Reproduce the proxy server excerpt below in full, word for word.

→ Text excerpt

☆ ☆ ☆

A proxy server is one of several solutions to the problems associated with connecting your intranet or corporate network to the Internet. A proxy server is a program that handles traffic to
external host systems on behalf of the client software running on the protected network; this means that clients access the Internet through the proxy server. It’s a bit like those one-way mirrors—
you can see out, but a potential intruder cannot see in.

Note:

Another mechanism used to monitor and control traffic between the Internet and an internal network is a firewall. Although the functions performed by proxy servers and firewalls are related and appear in combination products, they’ll be presented in different chapters here. You will find more information on firewalls in Chapter 9, “Fault Tolerance and Disaster Recovery,” while additional coverage of various proxies can be found in Chapter 8, “Network Access and Security.”

A proxy server sits between a user on your network and a server out on the Internet. Instead of communicating with each other directly, each talks to the proxy (in other words, to a “standin”).
From the user’s point of view, the proxy server presents the illusion that the user is dealing with a genuine Internet server. To the real server on the Internet, the proxy server gives the illusion that the real server is dealing directly with the user on the internal network. So a proxy server can be both a client and a server; it depends on which way you are facing. The point to remember here is that the user is never in direct contact with the Internet server, as Figure 3.6 illustrates.
       The proxy server does more than just forward requests from your users to the Internet and back. Because it examines and makes decisions about the requests that it processes, it can control
what your users can do. Depending on the details of your security policy, client requests can be approved and forwarded, or they can be denied. And rather than requiring that the same restrictions be enforced for all users, many advanced proxy server packages can offer different capabilities to different users.

☆ ☆ ☆

→ Information supplied
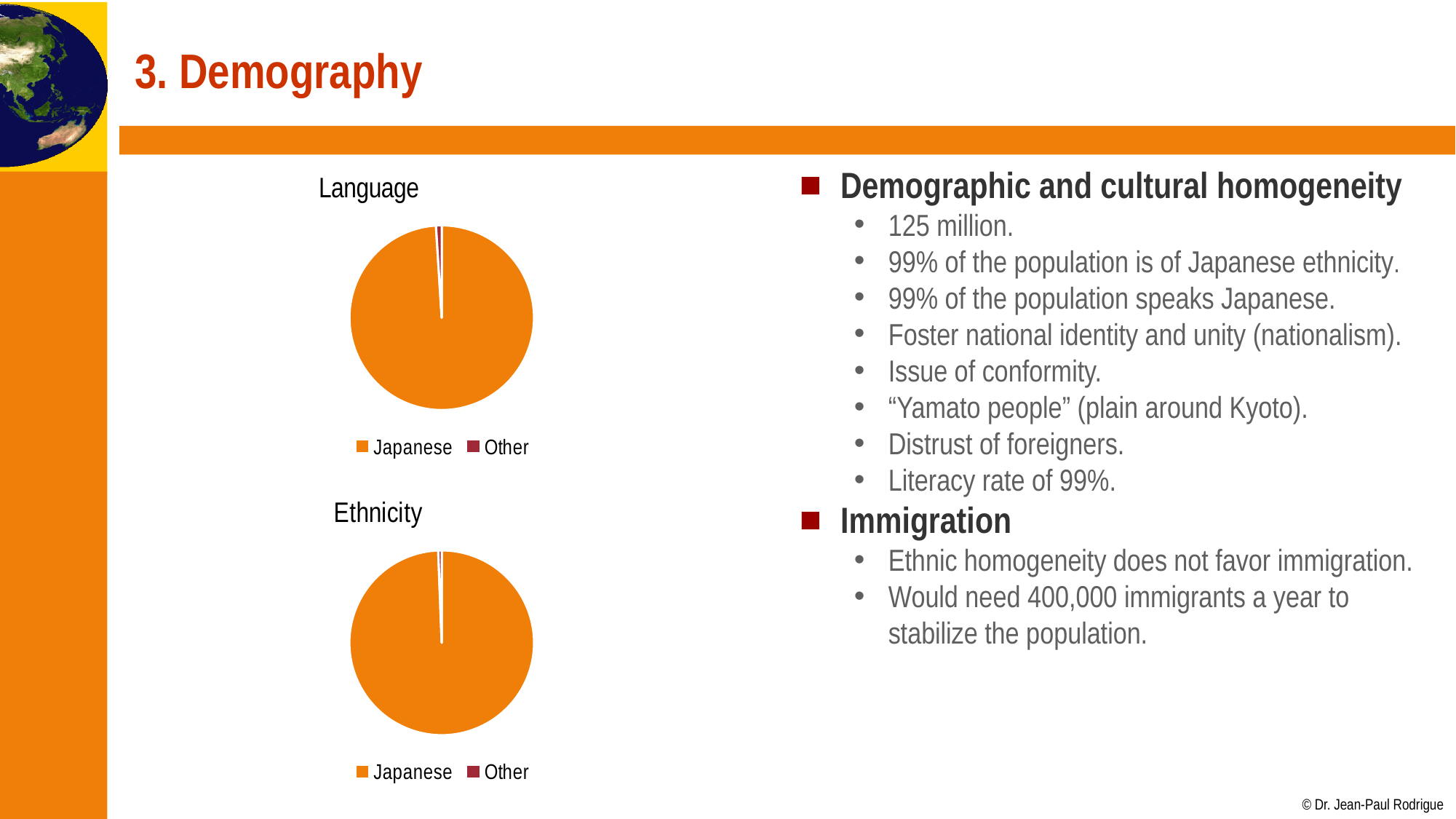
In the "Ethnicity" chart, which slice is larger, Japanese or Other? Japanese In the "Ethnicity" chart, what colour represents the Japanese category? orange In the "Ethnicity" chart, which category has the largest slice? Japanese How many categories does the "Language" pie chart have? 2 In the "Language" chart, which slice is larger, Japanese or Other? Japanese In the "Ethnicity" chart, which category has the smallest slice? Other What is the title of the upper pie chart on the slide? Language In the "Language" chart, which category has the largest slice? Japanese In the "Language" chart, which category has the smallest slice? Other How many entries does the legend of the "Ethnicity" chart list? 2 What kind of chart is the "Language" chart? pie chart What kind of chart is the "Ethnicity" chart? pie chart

☆ ☆ ☆

→ Output
A proxy server is one of several solutions to the problems associated with connecting your intranet or corporate network to the Internet. A proxy server is a program that handles traffic to
external host systems on behalf of the client software running on the protected network; this means that clients access the Internet through the proxy server. It’s a bit like those one-way mirrors—
you can see out, but a potential intruder cannot see in.

Note:

Another mechanism used to monitor and control traffic between the Internet and an internal network is a firewall. Although the functions performed by proxy servers and firewalls are related and appear in combination products, they’ll be presented in different chapters here. You will find more information on firewalls in Chapter 9, “Fault Tolerance and Disaster Recovery,” while additional coverage of various proxies can be found in Chapter 8, “Network Access and Security.”

A proxy server sits between a user on your network and a server out on the Internet. Instead of communicating with each other directly, each talks to the proxy (in other words, to a “standin”).
From the user’s point of view, the proxy server presents the illusion that the user is dealing with a genuine Internet server. To the real server on the Internet, the proxy server gives the illusion that the real server is dealing directly with the user on the internal network. So a proxy server can be both a client and a server; it depends on which way you are facing. The point to remember here is that the user is never in direct contact with the Internet server, as Figure 3.6 illustrates.
       The proxy server does more than just forward requests from your users to the Internet and back. Because it examines and makes decisions about the requests that it processes, it can control
what your users can do. Depending on the details of your security policy, client requests can be approved and forwarded, or they can be denied. And rather than requiring that the same restrictions be enforced for all users, many advanced proxy server packages can offer different capabilities to different users.